They say good fashion never shows its age. Returning to dine at Sails Restaurant for the first time in 20 years I was anticipating that it might have dated (I know I have) but I couldn't have been more wrong.
Walking up the stairs and entering the large, airy dining room was nothing short of breathtaking. Huge lampshades hang dramatically in the softly lit space of a sprawling 100-seat dining room. A wall of windows offers uninterrupted views of the marina and the magnificent arch of yellow lights from our city's harbour bridge.
This has to be one of Auckland's premium restaurant locations and on the night of our visit there wasn't an empty table in the house, making for a spectacularly vibrant atmosphere.
Valerie Littlejohn and her son Bart have been operating Sails restaurant since 1994, with a team of seasoned waitstaff, many of whom have been with the restaurant for more than a decade.
Why is this so important? It means there's a consistency and maturity in the dining room service that is reassuring and informative and being led by those so comfortable in their own skin makes for an infinitely more engaging evening than those places where the staff are young and the turnover is high.
Another great gift of a restaurant of this size is that there's a bar area where you can enjoy a pre-dinner drink before being taken to your table. I like this - it adds to the sense of occasion.
The menu is dominated by seafood, fitting given the location, and for the most part we stuck with gifts from the sea - and what treasures they turned out to be.
Starters included an extremely generous plateful of expertly prepared sashimi of the freshest salmon, tuna and snapper, brought alive with a whack of decent wasabi. On my plate were lightly sauteed prawns with two tender crab-filled choux pastry puffs and an intriguing seaweed "caviar" that lent the dish the most marvellous essence of the ocean.
The third in our dining trio had opted for the safety of salt and pepper squid but thankfully the kitchen had resisted the temptation of a common-as-muck aioli and instead a light nam jim (Thai sauce) dressing gave the dish a clean, fresh start.
With four choices of white fish and a crayfish in the lineup of mains, seafood lovers will be in heaven at Sails. My dining pals chose the john dory fillets, served skin-on and draped over a pea risotto that was punctuated with sweet prawns, and the tarakihi served with scallops and potato gnocchi. Both dishes were proof of chef Jason Blackie's talent, skill and light hand in allowing the ingredients to speak for themselves. He'd halted the cooking of the risotto at exactly the point where the grains were cooked to perfection and the flavours of the delicate herbs and other ingredients remained distinguishable from each other.
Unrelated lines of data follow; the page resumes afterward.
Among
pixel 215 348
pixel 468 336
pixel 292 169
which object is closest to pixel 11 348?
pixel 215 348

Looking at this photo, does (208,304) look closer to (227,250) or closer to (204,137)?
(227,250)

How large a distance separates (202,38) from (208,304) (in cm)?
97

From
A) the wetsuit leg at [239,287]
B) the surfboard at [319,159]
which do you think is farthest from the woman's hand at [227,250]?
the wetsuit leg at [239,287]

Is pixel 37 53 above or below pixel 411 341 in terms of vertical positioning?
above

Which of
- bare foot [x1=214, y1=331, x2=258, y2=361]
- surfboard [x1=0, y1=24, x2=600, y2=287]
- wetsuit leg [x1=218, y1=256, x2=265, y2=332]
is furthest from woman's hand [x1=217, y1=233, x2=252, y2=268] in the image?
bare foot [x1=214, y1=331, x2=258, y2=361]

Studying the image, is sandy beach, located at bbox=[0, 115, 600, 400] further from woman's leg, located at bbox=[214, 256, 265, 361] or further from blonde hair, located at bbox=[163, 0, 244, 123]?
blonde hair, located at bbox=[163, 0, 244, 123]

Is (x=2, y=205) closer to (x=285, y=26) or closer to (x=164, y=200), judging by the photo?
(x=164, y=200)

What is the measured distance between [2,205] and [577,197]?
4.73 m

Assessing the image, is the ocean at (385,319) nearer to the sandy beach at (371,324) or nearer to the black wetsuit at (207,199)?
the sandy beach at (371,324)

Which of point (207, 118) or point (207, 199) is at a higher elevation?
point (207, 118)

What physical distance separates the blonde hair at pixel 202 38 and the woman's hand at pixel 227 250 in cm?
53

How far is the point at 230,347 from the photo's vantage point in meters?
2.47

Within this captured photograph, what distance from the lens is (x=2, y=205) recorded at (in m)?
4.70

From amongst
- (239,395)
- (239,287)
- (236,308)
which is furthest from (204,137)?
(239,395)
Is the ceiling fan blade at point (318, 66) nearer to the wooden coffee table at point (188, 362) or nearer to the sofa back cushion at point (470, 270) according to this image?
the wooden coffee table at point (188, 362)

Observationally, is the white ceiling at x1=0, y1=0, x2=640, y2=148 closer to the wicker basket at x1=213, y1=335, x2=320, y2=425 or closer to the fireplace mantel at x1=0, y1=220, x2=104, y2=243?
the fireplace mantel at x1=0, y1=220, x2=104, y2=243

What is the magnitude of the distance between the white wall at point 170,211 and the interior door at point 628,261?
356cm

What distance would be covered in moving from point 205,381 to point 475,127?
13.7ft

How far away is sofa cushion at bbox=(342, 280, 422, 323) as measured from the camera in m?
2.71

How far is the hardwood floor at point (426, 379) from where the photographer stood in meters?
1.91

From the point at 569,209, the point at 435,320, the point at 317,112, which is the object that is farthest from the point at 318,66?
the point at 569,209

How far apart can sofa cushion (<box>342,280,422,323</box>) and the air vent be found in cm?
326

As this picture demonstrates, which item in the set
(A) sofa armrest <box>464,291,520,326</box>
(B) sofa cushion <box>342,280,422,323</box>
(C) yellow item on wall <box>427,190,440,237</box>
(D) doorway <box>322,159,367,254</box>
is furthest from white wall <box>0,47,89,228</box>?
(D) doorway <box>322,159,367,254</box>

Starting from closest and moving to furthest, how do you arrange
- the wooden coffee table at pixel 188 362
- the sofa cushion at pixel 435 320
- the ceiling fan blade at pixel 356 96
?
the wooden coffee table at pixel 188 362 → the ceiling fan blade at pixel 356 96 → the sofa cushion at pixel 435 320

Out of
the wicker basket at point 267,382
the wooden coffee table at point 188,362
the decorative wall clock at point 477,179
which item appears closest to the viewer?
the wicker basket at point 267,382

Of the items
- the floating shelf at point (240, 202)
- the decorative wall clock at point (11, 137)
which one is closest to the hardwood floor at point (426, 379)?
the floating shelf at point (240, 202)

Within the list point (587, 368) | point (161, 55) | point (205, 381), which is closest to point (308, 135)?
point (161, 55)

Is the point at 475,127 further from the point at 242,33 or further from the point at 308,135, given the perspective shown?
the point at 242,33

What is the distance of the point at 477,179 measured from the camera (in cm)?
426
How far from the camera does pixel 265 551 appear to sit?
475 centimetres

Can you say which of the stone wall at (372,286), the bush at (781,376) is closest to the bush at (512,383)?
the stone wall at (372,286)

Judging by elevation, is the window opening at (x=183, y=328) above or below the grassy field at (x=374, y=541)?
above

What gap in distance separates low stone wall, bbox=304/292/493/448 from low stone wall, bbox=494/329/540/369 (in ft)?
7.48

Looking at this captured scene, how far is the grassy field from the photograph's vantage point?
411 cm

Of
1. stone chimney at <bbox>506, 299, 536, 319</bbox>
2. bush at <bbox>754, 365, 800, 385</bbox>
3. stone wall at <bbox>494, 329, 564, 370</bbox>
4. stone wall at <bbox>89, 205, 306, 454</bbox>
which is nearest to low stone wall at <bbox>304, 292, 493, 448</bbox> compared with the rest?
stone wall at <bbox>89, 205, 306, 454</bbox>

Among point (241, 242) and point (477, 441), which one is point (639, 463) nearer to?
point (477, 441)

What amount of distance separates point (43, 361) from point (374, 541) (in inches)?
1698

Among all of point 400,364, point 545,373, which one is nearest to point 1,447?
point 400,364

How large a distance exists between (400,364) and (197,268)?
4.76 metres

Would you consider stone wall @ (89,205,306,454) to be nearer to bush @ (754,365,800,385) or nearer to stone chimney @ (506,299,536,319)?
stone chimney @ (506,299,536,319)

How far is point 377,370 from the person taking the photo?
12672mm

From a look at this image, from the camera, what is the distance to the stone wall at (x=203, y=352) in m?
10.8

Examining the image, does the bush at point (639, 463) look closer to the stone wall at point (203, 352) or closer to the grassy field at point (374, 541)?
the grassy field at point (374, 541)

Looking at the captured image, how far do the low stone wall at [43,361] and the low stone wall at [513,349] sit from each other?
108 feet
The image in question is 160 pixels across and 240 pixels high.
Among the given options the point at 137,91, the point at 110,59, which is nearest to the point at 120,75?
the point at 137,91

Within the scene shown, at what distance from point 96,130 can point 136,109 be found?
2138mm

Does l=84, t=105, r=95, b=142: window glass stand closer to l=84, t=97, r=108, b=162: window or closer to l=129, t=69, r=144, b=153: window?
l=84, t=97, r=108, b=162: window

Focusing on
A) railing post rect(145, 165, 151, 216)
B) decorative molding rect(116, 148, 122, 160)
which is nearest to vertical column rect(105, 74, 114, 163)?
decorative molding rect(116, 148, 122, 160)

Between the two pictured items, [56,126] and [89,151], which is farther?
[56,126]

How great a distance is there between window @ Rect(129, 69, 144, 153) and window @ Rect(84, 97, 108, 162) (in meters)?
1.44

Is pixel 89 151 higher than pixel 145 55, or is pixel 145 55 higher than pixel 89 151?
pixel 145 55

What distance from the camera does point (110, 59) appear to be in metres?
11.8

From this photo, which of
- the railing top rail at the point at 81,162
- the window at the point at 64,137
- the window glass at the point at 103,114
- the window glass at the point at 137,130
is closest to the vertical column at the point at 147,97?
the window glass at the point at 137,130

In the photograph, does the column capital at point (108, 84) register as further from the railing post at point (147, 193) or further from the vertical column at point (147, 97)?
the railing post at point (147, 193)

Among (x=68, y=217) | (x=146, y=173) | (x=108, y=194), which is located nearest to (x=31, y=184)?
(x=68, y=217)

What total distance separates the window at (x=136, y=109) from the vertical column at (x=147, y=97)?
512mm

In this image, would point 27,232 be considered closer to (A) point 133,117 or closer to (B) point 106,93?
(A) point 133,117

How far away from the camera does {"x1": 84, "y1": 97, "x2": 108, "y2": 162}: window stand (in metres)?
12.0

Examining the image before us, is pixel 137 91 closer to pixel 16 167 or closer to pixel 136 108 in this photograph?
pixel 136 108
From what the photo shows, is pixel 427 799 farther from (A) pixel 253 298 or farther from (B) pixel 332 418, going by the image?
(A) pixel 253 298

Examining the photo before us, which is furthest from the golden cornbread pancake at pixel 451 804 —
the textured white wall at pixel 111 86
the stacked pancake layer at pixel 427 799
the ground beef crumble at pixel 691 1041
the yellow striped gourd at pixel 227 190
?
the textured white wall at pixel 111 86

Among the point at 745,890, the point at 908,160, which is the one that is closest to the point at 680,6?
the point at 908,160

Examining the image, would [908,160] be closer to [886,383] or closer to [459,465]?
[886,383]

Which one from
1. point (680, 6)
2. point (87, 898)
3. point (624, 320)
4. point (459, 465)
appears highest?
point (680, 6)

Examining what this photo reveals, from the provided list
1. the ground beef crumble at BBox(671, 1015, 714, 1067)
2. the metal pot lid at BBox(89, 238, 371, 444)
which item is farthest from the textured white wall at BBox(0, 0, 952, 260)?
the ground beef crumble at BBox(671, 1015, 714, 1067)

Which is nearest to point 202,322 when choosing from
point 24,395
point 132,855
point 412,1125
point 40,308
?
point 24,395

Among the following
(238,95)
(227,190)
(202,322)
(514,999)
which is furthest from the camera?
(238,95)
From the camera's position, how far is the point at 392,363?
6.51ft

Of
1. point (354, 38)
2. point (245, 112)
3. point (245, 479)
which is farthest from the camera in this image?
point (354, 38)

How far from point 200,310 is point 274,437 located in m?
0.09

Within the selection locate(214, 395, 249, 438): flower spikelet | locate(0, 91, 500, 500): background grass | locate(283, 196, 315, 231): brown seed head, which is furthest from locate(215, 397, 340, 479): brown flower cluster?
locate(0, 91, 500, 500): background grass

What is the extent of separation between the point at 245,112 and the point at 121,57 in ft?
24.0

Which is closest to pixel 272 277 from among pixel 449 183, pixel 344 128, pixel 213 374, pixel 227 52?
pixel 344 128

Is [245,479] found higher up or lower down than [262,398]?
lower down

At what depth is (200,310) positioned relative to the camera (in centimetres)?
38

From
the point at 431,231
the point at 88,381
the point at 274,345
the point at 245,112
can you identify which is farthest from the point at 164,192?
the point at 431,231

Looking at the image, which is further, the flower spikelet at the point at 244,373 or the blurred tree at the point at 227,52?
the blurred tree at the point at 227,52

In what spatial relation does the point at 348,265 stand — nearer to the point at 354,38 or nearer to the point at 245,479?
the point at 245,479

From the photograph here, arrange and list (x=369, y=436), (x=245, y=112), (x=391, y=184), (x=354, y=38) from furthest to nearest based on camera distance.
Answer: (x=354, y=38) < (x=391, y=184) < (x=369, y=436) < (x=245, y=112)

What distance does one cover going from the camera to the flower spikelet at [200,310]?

Quite simply, it hadn't had the life simmered out of it. And Blackie doesn't cook his seafood sous-vide style which is a welcome relief as I find this cooking method does something weird to the texture of fish.
I opted for the duck as my main dish, in the interests of sampling the non-seafood items on the menu. Half a duck is twice-cooked and served with beautifully crisped skin, stuffed with a date and lemongrass paste and drizzled with a thin Peking-style sauce spiked with star anise. Plentiful and gorgeous. The sweet potato blini added little but the braised cavolo nero was a satisfying and intense companion for the dark duck meat.
If any fault can be found with Chef Blackie's menu, it's that the dish descriptions sound much more complicated and confused than what ends up on the plate. His food is immensely pleasurable because of its simplicity.
An example of this was the dessert I chose. Described as "baked lemon creme, sablee crumbs, crisp meringue, kaffir lime sorbet & mandarin" I nearly gave it a miss because it sounded all too much. In fact what arrived was quite simply a plate of marvellously married citrus flavours and textures that had me in raptures.
I paired it with a calvados, a Domfrontais Reserve 04, and I loved every strong, burning sip.
Everyone from Lady Gaga to Rod Stewart to Coldplay and even numerous visiting heads of state, have dined at Sails over the years and now I know why.
Sails is like the classic little black dress - full of understated glamour and style that never goes out of fashion.
From the menu: Sashimi $22.90, prawns $24.90, salt & pepper squid $23.90, tarakihi $39.90, twice-cooked duck $39.90, john dory $39.90, sides of beets, truffle & parmesan fries $7.90 each, baked lemon creme $15.90, chocolate delice $15.90.
Drinks: Fabulous wine list & knowledgeable sommeliers to match.